I already miss my wife, now-lonely as I fly and future-lonely over the prospect of two other long-distance trips before the year’s out: Shanghai in October and Bangalore in December. In some way, I hope both trips materialize, as I’ve never been to either place – and am particularly interested in seeing India. I suppose it’s better to get the traveling out of the way before Lil’ Chino comes, since I doubt I’ll want to be away for very long afterward. Meaning this year is my boon year for travel, as well as my travel swansong of sorts.

A shorter one:

Been no time to write y’all, no time.

Throat is scratchy from beer and cigarettes and belting out exaggerated versions of such karaoke standards as “House of the Rising Sun,” “Hotel California,” “Friends in Low Places,” and “The Final Countdown.”
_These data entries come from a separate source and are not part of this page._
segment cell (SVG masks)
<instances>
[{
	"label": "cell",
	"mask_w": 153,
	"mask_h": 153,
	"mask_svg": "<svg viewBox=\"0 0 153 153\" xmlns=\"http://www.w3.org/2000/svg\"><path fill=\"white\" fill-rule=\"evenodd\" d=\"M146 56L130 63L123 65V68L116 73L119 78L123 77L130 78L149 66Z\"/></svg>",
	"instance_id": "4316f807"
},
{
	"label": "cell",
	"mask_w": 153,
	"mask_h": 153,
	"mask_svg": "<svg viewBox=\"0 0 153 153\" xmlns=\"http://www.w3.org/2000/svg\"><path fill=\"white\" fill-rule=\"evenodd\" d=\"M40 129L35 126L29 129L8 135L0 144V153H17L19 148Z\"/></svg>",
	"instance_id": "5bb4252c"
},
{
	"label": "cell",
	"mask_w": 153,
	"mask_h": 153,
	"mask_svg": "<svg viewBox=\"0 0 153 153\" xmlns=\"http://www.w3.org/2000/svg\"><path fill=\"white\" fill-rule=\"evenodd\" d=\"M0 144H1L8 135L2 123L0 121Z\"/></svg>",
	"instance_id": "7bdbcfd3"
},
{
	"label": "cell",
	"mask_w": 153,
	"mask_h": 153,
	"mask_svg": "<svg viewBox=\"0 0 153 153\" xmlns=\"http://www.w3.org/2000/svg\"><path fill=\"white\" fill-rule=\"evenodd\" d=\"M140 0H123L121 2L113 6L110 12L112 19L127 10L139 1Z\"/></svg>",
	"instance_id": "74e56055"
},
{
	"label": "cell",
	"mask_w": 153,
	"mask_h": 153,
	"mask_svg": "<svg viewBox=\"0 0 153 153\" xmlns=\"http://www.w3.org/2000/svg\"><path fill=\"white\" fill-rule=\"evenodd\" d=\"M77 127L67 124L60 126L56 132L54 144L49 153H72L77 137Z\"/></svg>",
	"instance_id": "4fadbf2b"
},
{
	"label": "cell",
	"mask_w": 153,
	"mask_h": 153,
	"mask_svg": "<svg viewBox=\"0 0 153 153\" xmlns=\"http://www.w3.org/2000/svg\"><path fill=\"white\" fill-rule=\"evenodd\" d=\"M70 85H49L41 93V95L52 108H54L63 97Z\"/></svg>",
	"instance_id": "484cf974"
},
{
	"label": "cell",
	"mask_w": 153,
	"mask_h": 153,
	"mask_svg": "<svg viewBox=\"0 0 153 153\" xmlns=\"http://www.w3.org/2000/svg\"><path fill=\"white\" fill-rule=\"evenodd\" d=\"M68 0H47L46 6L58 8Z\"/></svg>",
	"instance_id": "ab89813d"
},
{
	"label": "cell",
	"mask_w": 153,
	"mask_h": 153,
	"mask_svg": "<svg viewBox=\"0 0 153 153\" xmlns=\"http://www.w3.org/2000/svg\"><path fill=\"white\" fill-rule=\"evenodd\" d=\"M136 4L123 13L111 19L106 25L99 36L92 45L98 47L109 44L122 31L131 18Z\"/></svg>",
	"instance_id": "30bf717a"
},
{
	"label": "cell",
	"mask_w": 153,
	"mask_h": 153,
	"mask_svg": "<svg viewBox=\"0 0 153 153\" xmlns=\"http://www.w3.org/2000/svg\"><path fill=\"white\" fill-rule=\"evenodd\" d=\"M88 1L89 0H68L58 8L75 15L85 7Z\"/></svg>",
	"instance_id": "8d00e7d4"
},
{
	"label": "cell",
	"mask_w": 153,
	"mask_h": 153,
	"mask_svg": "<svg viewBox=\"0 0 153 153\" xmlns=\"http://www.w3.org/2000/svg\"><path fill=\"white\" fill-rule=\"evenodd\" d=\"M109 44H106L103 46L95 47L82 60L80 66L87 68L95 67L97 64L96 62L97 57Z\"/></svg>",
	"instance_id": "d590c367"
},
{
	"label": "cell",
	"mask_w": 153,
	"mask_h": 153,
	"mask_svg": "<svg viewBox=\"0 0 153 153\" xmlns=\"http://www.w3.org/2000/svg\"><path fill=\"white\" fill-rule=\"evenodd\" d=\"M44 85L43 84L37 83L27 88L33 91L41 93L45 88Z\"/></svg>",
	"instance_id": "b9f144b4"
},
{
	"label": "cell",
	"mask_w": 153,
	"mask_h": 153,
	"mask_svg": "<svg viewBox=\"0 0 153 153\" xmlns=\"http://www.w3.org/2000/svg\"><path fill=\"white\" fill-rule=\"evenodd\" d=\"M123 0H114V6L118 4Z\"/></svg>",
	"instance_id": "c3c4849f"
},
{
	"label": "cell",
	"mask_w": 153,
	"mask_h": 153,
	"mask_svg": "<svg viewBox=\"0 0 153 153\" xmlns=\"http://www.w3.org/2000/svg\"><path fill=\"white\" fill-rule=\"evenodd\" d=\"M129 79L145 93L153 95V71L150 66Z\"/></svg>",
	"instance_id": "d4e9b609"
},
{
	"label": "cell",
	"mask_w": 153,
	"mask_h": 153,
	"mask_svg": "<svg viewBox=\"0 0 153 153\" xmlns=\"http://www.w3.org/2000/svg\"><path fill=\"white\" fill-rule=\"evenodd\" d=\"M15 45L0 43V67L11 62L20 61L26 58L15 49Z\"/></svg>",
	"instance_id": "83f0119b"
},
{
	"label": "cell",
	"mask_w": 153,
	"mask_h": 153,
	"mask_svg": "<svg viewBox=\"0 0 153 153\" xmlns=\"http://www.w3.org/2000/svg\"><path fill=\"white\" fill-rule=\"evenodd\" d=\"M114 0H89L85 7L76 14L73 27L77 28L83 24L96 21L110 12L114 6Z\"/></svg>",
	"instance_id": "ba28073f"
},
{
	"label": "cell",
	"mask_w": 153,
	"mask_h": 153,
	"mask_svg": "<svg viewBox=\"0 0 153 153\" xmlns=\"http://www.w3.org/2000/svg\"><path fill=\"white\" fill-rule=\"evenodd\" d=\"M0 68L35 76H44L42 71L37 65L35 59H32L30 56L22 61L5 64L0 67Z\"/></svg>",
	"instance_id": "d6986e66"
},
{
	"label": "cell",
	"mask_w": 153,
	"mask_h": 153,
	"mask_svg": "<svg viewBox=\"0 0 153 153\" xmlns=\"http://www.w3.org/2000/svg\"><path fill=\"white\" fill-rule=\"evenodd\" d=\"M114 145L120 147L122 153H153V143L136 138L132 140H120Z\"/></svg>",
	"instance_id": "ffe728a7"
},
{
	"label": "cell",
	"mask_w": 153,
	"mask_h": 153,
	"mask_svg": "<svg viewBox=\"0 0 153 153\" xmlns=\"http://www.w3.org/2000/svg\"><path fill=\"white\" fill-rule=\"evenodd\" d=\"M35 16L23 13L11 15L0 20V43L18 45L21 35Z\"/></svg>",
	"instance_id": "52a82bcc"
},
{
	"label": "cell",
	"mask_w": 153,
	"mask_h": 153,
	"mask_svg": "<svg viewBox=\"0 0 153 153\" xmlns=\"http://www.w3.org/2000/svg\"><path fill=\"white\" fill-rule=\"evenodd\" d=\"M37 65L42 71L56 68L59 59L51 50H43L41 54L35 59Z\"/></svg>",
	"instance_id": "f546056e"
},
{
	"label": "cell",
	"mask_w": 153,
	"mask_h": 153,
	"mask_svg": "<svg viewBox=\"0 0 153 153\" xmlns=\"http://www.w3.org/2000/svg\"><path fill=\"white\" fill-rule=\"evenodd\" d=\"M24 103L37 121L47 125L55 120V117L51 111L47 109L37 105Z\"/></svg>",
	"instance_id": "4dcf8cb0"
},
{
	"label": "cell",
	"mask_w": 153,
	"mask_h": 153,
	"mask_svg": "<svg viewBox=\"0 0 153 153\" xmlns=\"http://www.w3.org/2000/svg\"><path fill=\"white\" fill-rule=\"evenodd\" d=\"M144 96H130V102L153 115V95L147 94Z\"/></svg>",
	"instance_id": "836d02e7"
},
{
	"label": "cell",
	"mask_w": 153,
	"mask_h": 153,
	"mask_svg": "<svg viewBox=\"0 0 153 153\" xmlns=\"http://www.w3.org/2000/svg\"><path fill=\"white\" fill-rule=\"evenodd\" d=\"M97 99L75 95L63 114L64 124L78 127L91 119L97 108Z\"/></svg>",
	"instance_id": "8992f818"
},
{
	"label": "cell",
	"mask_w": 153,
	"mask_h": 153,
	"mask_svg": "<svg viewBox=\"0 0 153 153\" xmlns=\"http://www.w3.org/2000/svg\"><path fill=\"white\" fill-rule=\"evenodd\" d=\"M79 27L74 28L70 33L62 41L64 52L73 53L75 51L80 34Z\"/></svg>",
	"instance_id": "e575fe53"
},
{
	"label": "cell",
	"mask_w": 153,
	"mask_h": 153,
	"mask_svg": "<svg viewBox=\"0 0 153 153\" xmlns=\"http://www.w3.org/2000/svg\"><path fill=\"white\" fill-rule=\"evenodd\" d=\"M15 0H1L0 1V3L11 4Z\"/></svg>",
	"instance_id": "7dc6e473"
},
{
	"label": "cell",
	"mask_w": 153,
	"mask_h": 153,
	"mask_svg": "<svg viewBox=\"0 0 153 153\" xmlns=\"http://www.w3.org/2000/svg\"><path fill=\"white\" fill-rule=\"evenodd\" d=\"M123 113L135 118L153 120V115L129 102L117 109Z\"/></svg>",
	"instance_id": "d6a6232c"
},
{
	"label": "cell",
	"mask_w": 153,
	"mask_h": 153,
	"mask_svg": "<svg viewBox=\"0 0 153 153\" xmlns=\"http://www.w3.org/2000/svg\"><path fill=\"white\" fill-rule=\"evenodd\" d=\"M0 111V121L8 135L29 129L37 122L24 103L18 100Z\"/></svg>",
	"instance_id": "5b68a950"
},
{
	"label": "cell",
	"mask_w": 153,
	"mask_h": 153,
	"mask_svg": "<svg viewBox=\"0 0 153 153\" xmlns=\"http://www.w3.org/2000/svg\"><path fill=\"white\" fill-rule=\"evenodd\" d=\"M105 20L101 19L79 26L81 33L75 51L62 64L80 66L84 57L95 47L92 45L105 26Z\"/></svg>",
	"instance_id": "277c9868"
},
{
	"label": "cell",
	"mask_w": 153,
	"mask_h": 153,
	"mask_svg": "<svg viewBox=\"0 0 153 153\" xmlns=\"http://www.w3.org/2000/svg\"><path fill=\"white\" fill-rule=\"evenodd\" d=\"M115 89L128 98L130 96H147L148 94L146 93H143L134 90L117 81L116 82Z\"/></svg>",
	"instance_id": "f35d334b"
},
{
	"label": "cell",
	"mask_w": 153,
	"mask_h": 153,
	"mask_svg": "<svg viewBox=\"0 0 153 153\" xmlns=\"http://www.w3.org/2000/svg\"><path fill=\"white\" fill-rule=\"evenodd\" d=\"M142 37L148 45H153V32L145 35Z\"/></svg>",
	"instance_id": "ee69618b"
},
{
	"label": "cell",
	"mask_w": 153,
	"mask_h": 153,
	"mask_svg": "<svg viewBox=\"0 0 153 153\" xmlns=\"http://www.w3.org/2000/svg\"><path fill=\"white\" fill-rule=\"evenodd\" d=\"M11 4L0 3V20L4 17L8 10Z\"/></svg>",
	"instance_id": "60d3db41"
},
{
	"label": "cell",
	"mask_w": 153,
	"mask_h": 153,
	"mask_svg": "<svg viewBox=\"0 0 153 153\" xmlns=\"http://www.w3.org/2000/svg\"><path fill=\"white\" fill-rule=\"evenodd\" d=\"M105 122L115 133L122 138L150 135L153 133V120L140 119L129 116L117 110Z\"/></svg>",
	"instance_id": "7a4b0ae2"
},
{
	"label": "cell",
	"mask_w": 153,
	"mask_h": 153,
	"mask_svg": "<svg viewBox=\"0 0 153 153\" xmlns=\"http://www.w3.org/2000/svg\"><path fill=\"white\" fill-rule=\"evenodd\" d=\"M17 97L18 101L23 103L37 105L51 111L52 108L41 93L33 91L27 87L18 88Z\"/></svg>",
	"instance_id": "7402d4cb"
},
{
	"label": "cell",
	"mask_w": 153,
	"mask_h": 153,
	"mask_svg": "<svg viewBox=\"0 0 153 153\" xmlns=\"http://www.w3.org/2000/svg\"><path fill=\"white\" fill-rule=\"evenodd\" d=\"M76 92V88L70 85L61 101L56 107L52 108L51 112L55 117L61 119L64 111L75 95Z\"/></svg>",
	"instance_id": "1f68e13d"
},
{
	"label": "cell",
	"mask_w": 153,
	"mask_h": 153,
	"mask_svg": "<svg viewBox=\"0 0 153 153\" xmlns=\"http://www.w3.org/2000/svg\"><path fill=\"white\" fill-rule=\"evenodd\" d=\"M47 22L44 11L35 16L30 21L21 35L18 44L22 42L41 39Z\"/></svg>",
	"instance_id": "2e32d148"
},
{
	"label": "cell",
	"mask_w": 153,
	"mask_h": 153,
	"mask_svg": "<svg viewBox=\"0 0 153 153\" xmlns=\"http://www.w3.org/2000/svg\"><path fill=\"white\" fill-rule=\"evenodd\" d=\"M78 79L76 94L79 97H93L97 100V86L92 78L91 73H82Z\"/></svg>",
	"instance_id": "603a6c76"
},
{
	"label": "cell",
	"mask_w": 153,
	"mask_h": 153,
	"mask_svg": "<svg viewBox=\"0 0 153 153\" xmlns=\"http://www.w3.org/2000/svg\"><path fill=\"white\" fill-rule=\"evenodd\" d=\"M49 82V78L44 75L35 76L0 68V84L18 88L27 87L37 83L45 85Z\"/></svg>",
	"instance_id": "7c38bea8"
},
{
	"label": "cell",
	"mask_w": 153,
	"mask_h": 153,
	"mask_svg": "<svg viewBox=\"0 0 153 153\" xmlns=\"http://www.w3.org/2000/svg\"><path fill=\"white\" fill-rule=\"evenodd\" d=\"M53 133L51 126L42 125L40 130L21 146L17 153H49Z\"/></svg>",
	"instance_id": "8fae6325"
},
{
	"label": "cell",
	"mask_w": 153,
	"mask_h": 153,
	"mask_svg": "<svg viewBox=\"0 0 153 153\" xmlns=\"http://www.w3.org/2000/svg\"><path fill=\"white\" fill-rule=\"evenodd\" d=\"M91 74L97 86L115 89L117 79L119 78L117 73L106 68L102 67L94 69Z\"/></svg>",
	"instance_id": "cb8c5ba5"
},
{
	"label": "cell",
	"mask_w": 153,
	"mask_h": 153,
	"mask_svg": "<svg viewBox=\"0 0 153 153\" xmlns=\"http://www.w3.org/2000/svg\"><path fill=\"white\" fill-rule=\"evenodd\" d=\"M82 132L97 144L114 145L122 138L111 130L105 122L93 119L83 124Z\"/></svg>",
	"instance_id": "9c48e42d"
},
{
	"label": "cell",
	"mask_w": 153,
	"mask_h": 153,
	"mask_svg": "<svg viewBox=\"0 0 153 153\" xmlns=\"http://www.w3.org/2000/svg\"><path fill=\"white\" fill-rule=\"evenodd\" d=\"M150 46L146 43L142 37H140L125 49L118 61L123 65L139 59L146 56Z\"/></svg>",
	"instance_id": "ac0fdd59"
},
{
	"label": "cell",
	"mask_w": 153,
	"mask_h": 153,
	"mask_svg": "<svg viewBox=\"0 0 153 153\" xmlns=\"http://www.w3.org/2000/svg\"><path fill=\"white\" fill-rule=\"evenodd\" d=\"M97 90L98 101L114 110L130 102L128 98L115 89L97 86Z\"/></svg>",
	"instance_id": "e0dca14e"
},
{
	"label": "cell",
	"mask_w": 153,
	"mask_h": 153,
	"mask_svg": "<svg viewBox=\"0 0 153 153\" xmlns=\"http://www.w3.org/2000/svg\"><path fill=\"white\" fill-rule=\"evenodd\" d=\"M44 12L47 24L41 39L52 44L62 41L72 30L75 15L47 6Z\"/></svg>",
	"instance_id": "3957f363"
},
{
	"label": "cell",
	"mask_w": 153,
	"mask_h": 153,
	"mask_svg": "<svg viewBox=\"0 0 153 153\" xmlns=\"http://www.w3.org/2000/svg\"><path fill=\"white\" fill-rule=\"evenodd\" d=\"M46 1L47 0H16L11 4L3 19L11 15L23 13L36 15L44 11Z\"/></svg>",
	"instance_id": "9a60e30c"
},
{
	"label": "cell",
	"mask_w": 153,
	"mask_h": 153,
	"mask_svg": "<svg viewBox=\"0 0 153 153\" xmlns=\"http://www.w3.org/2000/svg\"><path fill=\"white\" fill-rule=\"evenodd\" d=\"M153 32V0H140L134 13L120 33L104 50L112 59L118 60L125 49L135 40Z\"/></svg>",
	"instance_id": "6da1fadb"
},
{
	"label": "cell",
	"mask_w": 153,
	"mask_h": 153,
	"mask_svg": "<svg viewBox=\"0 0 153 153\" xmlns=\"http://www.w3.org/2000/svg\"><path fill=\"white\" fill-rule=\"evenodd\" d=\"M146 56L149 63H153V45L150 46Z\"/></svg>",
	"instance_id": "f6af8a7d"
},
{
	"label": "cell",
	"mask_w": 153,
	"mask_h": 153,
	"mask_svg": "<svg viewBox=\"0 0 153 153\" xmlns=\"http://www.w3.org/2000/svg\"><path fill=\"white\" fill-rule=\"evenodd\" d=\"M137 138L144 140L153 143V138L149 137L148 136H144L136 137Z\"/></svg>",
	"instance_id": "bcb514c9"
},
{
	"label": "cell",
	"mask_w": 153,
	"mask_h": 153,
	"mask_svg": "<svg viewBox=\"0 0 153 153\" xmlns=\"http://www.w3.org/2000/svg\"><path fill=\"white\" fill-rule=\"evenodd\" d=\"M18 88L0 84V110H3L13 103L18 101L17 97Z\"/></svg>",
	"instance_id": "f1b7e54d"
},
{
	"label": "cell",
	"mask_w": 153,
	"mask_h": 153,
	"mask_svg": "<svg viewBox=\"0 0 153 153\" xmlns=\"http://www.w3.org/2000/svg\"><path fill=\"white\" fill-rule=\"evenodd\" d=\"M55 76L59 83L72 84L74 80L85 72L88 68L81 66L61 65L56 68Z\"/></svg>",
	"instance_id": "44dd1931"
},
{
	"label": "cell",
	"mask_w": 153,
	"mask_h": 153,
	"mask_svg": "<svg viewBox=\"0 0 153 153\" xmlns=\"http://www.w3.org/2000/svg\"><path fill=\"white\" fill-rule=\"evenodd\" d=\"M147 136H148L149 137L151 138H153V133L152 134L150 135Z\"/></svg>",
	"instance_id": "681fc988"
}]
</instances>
An ambitious one with no hope of being completed:

Taiwan, the text-based adventure game version.

You are standing in the lobby of an opulent hotel. All around you, people in tuxedos are waiting to serve you, and all flat surfaces are made of marble. A man is happily polishing anything brass. To your left is the concierge desk. To your right, a staircase. In front of you, a set of large glass doors, and two immaculately dressed doorman who are eagerly awaiting the opportunity open them for you.

>left

You are standing at the foot of a staircase which is, of course, made entirely of marble. The staircase winds around and around upward and out of sight. Above you, hear can hear the faint strains of piano and laughter.

>climb staircase

You begin up the winding stair. As you crest the top, ahead of you is a dimly lit open room. It’s hard to see from here, but it appears to be a bar, and you can now better make out the sound of clinking glass and conversation.

>shit

You can’t shit here.

>damn

There is no one here to damn.

>go to bar

You walk toward the BAR. The floor opens up to your right, looking down on the lobby where you stood moments below, a large crystal chandelier hangs from the ceiling. As you come to the entrance of the bar, you can now make out couples hunched over drinks and shelves of bottles on the wall. There is a sign at the entrance to the bar.

>read sign

“Henry’s Bar, Sherwood Hotel, Taipei.”

>eat sign

You cannot eat the sign.

>make knuckle-babies.

Does not compute.

>enter bar

You walk inside. The friendly staff immediately recognizes you for the VIP pimp you are, and ushers you to a seat at the large marble bar.

>check pockets

You rifle through your POCKETS. You find a wallet with several thousand dollars of local currency, a room key, and a cellphone.

And, I have no earthly idea what this one is or when this week I wrote it – but it was in my drafts folder and made me laugh so hard when reading it, I had to post it:

World population growth rate in light of human and technological development making life much safer than living in caves and dealing with your food not wanting to die so you can eat.

Bought a fake watch this time in Taipei. Lots of people do it, and I guess I caved to the pressure. Somehow, I either lost or forgot to bring my watch on this trip. I never realized how much I looked at the thing until it wasn’t on my wrist all the time. It’s a fake TAG, which the fake-watch man told me retails for like $2500 if it’s real; I paid $70. At least I got a new watch, even if it does scream “pompus brand-whore” quietly from my undeserving wrist.

What an ugly entry. Goodnight.

tied to the mast

Mizzen you already.
Hey folks! Check it out!

The 10/12Z notations are dates slash times. If you look, between 12 Zulu on September 10th and 12 Zulu on September 11th, typhoon Khunan will grace Taiwan with its presence. Doing the Zulu-to-local conversion (providing my math is right, I never was good with time), that puts this thing in Taiwan sometime between 8pm Saturday and 8pm Sunday. My flight is due to arrive in Taipei at 8:15pm Saturday night. It’s almost like Khunan and I got together and planned it!

Direct hit?

Swirling red wine in a glass at Wayne’s place… midnight on the eve of my departure. Too much wine, really… stubborn fingers are ugly on the keyboard.